Extract provided:
= = =

[Guest post by DRJ]
That’s a title I never envisioned writing but if West African Mamie Manneh wins her criminal case in New York federal court, eating monkey meat for religious reasons may get a partial legal stamp of approval:
“From her baptism in Liberia to Christmas years later in her adopted New York City, Mamie Manneh never lost the longing to celebrate religious rituals by eating monkey meat. Now, the tribal customs of Manneh and other West African immigrants have become the focus of an unusual criminal case charging her with meat smuggling, and touching on issues of religious freedom, infectious diseases and wildlife preservation.
The case “appears to be the first of its kind relating to that uniquely African product,” defense attorney Jan Rostal wrote in a pending motion to dismiss. “Unfortunately, it represents the sort of clash of cultural and religious values inherent in the melting pot that is America.”
The case originated when customs inspectors found monkey meat hidden in a shipment from West Africa destined for Manneh’s importing business:
“The monkey meat case dates to early 2006, when federal inspectors at JFK Airport examined a shipment of 12 cardboard boxes from Guinea. They were addressed to Manneh and, according to a flight manifest, contained African dresses and smoked fish with a value of $780.
Instead, stashed underneath the smoked fish, the inspectors found what West Africans refer to as bushmeat: “skulls, limbs and torsos of non- human primate species” plus the hoof and leg of a small antelope, according to court papers.
Three days later, U.S. Fish and Wildlife Service agents were at Manneh’s door, where she told them she ran a smoked fish importing business. According to the agents, she initially denied ordering any bushmeat from Africa or ever eating it while in the United States. But after she consented to a search, the agents came across a tiny, hairy arm hidden in her garage.
“Monkey,” she explained, claiming the arm was sent to her out of the blue “as a gift from God in heaven.”
The government’s criminal complaint notes that illegal importation of monkeys encourages the killing of protected animals and increases health risks to humans from “diseases like Lassa fever, Ebola, HIV, SARS and monkeypox.” The defense response focuses on cultural and religious issues:
“Defense attorney Rostal has countered by accusing the government of picking on a poorly educated immigrant. Her client’s only offense, she said, was her inability to grasp Western attitudes and highly technical regulations regarding bushmeat.
Defense papers also argue that the U.S. demand for the meat involved in the Manneh case—from Africa’s green monkey population—is “too small to have any significance for conservation.”
Manneh testified last year that before arriving in the United States more than 25 years ago, monkey meat was critical to her religious upbringing. At age 7, “I was baptized and they used that for the baptizing ceremony,” she told a judge. Baptisms, Easter, Christmas, weddings—all are occasions for eating monkey, Manneh’s supporters said in a sworn statement filed with the court.

= = =

Work instruction 1: In the guest post on the monkey meat smuggling case, what did the flight manifest say the shipment from Guinea contained, and at what value?
Work instruction 2: Proceed with the guest post on the monkey meat smuggling case, beginning after its final sentence.

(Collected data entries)
= = =

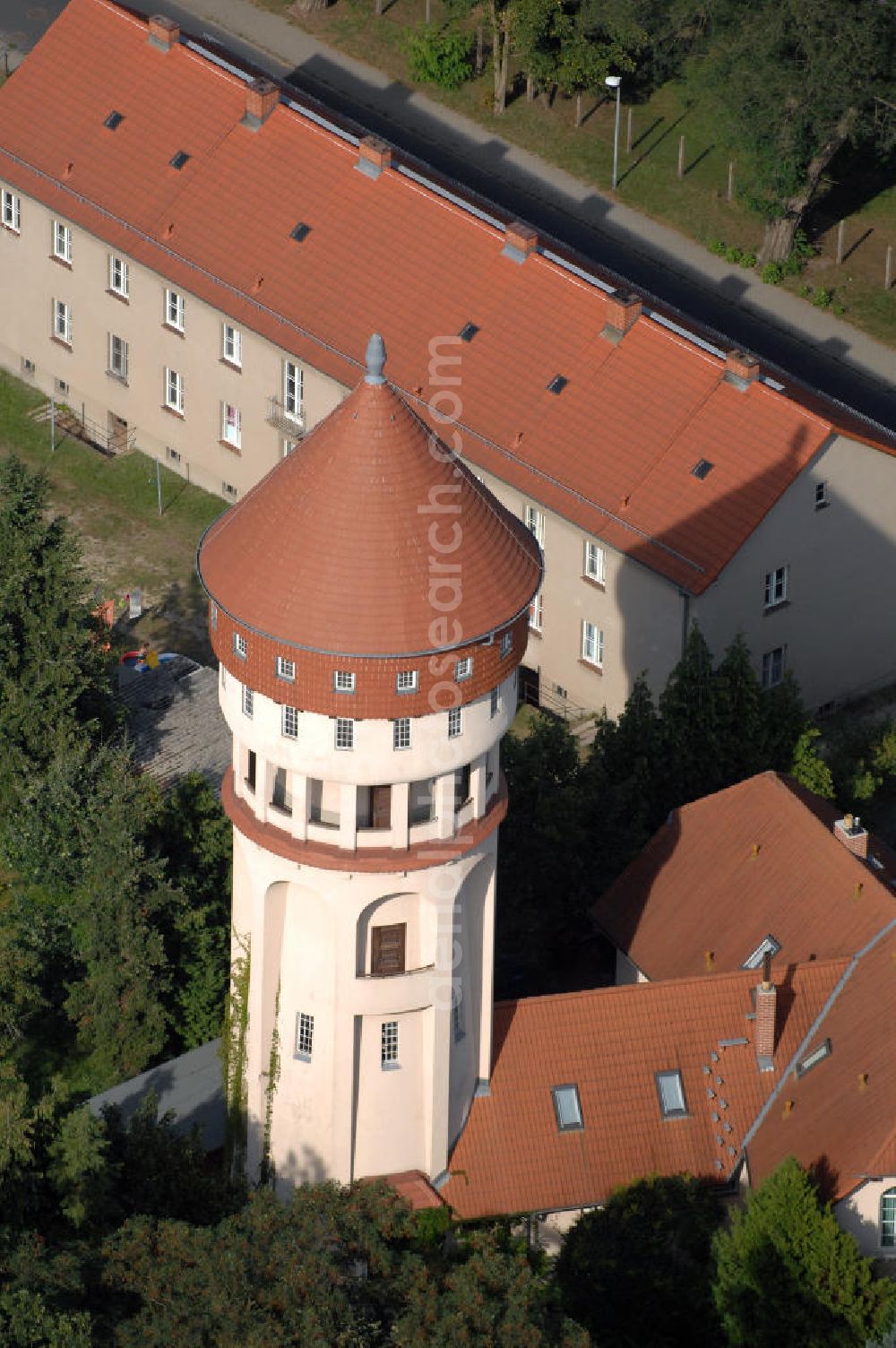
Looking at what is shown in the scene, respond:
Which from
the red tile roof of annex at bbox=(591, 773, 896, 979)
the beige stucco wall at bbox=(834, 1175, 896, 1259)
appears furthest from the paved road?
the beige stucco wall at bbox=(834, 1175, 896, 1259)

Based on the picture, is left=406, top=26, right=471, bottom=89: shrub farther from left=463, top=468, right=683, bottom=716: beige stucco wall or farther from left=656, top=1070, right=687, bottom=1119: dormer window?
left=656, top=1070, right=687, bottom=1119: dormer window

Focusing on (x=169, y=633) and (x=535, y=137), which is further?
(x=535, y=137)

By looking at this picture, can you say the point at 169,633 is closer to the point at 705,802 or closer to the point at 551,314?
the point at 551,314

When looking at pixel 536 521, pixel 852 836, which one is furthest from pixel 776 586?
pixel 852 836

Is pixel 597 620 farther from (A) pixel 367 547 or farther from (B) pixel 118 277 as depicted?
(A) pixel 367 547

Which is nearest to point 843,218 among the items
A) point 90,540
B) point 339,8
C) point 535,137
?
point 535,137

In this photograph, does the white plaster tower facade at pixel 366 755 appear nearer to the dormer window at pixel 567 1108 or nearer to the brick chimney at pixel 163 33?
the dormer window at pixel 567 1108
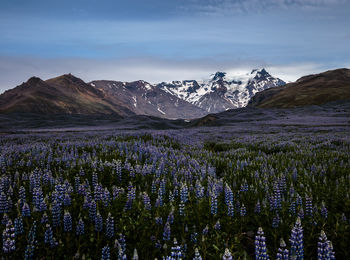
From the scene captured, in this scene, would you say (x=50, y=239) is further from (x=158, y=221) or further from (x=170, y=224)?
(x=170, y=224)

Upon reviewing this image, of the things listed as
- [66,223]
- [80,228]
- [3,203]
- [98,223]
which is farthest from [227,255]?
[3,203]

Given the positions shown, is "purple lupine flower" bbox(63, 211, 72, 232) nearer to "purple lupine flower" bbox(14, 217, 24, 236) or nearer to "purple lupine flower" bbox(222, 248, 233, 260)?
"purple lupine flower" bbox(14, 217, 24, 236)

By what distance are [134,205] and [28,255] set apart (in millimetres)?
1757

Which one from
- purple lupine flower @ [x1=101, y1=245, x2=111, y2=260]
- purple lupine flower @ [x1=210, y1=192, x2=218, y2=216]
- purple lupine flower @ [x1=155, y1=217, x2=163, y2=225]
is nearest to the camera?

= = =

Written reply 1: African dresses and smoked fish, valued at $780.

Written reply 2:
The statement was vague about how the meat is obtained, but explains that it always arrives dried and smoked. Once blessed by a pastor, “we usually prepare it by cooking it for several hours into a stew,” they said. For them, the exotic import is more than just food. “We eat bushmeat,” they said, “for our souls.”
Another congregant likened monkey meat to the American tradition of eating turkey at Thanksgiving. Manneh’s husband also made an emotional appeal for his wife’s release (she is currently incarcerated on other charges), despite their “history of marital discord”:
“At the center of the case in federal court is a modest woman with nine children and a history of domestic discord. Manneh, 39, is serving a two-year sentence in state prison for trying to run over a woman she suspected of sleeping with her husband, Zanger Jefferson. If convicted of the federal charges she faces up to five more years in prison and deportation.
“The government’s taking a woman away from her children,” complained Jefferson, who’s struggling to raise the children alone. “It’s very depressing, especially with the holidays right around the corner.”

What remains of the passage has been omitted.